- **Task objective**
Please say how many lines in the material include the string "resting", and nothing else.

- **Record extracts**
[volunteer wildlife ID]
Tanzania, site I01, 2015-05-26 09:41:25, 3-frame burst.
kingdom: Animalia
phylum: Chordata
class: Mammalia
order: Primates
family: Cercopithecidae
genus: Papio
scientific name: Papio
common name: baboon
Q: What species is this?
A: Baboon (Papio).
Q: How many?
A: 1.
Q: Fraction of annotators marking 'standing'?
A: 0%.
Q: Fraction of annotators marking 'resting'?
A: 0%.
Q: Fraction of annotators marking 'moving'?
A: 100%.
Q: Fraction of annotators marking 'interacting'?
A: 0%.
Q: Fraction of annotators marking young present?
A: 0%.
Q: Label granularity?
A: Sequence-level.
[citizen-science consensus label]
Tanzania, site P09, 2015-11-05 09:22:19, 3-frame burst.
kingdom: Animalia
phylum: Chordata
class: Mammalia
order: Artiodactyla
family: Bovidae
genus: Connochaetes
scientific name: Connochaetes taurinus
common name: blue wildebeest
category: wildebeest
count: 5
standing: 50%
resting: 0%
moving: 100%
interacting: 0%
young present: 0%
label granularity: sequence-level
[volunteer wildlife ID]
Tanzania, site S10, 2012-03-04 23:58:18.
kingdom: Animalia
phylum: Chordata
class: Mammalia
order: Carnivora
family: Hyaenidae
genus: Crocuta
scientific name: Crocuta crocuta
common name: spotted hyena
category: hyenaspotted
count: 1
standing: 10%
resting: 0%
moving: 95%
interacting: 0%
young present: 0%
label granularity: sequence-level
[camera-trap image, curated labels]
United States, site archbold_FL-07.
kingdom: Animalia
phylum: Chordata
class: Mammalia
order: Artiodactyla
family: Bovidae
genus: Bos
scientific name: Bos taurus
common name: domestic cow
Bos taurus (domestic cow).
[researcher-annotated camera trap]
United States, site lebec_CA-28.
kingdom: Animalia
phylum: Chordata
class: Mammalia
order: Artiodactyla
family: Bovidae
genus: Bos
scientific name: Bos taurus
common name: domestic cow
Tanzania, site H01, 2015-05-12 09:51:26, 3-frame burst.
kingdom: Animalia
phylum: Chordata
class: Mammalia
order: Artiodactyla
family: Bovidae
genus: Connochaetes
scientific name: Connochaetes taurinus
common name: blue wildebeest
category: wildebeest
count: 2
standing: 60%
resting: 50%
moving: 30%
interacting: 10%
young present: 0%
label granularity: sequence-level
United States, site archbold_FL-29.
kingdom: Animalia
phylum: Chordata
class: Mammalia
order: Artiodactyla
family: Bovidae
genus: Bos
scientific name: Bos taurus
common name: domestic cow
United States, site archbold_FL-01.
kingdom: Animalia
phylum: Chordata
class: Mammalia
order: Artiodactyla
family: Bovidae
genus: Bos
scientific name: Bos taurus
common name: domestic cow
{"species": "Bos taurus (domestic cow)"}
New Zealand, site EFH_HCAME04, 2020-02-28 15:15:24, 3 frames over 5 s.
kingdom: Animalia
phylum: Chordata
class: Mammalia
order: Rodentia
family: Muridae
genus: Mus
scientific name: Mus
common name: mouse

- **Solution for this task**
4